Luminescence spectra obtained from NaYF₄;Yb,Er@SiO₂-ssDNA-N₃ and DBCO-ssDNA-biotin able to produce interstrand ligation (blue line) and NaYF₄;Yb,Er@SiO₂-ssDNA-N₃ and ssDNA-biotin, which are unable to produce interstrand ligation (red line), in the presence of 10^–13 moles per well (1 nM) of target sequence and after washing the solid support with 10 mM of HEPES buffer and different concentrations of NaCl at 50 °C: 150 mM in (A) and 50 mM in (B).

Figure 3

(A) Time evolution of the upconversion signal on the streptavidin-coated well-plate during the incubation process. The blue points correspond to the signal measured after incubating the biotin-functionalized UCNPs obtained from hybridization with 1 μg of probe 1 and 2 × 10^–12 moles of probe 2 with 10^–12 moles (10 nM) of target sequence per well. The red points represent the signal of the blank samples using the same procedure described before but without the target sequence. (B) Signal-to-background ratio (left axis) and signal-to-noise ratio (right axis) as a function of incubation time.

Figure 4

(A) Upconversion emission spectra collected from the multiwell-plate after being incubated with biotin-functionalized upconversion nanoparticles produced by hybridization with different amounts of target sequences. (B) Upconversion intensity collected from the multiwell-plate as a function of target concentration from 1 × 10^–18 to 1 × 10^–13 moles per well (10 fM to 1 nM).

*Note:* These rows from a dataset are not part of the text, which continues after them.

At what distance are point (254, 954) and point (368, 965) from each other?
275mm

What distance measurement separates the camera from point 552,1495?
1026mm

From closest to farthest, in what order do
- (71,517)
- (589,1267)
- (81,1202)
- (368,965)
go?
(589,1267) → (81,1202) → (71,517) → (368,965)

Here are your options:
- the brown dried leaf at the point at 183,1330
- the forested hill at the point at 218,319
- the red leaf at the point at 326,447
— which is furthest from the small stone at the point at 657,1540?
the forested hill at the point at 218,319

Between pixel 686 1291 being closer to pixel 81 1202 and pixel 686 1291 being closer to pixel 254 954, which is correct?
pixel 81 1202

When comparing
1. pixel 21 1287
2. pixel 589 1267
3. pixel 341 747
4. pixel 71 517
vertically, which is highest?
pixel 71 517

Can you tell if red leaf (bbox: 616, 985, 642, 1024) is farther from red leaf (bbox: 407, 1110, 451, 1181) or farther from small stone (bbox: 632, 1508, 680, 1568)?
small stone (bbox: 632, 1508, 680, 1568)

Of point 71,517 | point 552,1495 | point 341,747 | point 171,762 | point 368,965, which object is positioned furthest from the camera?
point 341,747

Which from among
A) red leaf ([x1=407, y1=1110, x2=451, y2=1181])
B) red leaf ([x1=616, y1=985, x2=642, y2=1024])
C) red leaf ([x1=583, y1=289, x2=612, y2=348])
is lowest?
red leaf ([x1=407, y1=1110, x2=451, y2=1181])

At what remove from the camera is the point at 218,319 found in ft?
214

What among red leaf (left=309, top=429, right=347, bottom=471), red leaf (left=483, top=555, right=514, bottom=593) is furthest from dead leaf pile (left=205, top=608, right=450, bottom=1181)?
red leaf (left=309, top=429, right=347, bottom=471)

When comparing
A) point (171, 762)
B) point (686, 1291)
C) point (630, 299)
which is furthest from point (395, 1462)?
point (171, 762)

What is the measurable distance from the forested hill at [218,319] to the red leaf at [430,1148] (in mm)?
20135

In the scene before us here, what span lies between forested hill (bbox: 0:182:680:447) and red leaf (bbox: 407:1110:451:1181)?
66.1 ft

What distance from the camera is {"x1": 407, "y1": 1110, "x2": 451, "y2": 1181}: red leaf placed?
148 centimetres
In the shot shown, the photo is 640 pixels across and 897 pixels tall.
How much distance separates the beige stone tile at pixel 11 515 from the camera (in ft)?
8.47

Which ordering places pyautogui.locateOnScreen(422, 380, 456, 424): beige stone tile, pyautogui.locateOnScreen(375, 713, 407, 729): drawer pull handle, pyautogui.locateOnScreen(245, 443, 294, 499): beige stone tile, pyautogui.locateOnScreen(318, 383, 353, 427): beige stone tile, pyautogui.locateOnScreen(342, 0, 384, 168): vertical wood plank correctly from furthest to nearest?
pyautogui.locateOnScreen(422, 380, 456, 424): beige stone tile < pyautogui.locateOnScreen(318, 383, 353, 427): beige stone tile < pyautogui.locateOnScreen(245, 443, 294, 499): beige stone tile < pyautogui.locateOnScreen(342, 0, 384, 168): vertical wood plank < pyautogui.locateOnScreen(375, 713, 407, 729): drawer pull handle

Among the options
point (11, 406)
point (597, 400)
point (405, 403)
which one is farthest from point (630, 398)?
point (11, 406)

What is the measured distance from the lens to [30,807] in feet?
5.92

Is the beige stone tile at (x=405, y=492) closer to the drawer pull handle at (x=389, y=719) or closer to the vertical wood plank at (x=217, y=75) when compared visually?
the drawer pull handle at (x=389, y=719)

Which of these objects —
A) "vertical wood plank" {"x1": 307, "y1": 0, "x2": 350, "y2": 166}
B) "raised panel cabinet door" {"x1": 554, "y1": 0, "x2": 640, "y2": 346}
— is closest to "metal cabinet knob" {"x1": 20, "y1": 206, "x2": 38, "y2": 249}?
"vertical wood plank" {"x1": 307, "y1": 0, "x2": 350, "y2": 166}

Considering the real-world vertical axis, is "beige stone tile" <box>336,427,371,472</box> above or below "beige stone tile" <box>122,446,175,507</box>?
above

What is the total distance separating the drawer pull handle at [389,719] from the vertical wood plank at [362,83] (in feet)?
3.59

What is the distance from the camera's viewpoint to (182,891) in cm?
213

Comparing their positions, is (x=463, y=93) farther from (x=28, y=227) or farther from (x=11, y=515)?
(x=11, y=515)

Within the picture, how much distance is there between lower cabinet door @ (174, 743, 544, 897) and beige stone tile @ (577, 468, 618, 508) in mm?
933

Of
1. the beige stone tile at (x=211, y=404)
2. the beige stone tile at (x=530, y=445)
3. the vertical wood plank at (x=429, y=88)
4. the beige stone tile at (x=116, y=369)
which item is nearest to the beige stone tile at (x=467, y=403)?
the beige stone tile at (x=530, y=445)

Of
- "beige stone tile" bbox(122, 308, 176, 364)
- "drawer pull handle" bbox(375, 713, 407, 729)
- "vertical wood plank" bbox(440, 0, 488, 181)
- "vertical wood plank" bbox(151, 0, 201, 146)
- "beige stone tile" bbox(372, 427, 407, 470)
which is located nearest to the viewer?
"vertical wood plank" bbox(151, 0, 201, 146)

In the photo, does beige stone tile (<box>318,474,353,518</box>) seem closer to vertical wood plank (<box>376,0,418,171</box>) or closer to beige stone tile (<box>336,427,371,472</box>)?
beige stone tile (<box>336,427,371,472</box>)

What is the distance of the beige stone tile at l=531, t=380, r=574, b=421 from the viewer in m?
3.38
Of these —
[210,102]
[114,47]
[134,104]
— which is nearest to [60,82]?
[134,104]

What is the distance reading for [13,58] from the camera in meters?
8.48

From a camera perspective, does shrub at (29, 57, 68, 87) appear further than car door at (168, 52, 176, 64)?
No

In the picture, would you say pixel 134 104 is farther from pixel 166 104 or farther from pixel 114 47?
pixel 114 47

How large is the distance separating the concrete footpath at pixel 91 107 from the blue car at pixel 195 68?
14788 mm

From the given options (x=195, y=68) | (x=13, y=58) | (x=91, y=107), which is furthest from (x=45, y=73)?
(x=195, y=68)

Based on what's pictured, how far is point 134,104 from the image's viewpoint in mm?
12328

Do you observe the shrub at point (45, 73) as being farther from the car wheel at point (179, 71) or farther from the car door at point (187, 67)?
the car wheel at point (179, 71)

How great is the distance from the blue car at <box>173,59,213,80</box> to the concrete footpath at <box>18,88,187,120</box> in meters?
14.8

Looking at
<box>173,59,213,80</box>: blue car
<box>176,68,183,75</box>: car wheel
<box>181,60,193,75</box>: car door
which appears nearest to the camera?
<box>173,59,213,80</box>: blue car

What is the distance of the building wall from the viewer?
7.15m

The signal intensity is blank subtracted. The error bars are the standard deviation obtained from measurements at 10 different positions on each well out of three independent samples for each target concentration. The blue dashed line indicates the LOD based on 3-fold SD of the blank samples.

Figure 5

A) Upconversion emission obtained from blank samples prepared in the presence of different amounts of total RNA from healthy mosquitoes and in the absence of target sequences. The red line indicates the average value 830 counts/s nm. (B) Upconversion emission obtained after hybridizing 1 μg of upconversion nanoparticles with 10^–12 moles per well of different sequences: full complementary sequences (Target), a sequence containing a single mismatch in the middle (MS1), a sequence containing three mismatches in the middle (MS2), a sequence containing a single mismatch in the first quarter of the strand (MS3), noncomplementary sequences (NCS), and in the absence of target sequences (BCK). The error bars indicate the standard deviation obtained from the experiments. (C) Upconversion intensity obtained after spiking samples containing 100 ng of total RNA with varying concentrations of target sequences. (D) Upconversion intensity obtained after spiking samples containing human serum with varying concentrations of target sequences. The intensities in (C) and (D) were blank subtracted and the blue dashed line indicates the threshold resulting from three times the standard deviation of the control signal. In all graphs, the error bars indicate the standard deviation.

Scheme 3. Graphical Representation of the Possible Duplexes Formed

The mismatches bases are colored in red. Melting temperatures (T_m) of probes 1 and 2 with the target DNA and the mismatches DNA sequences were calculated using IDT SciTools.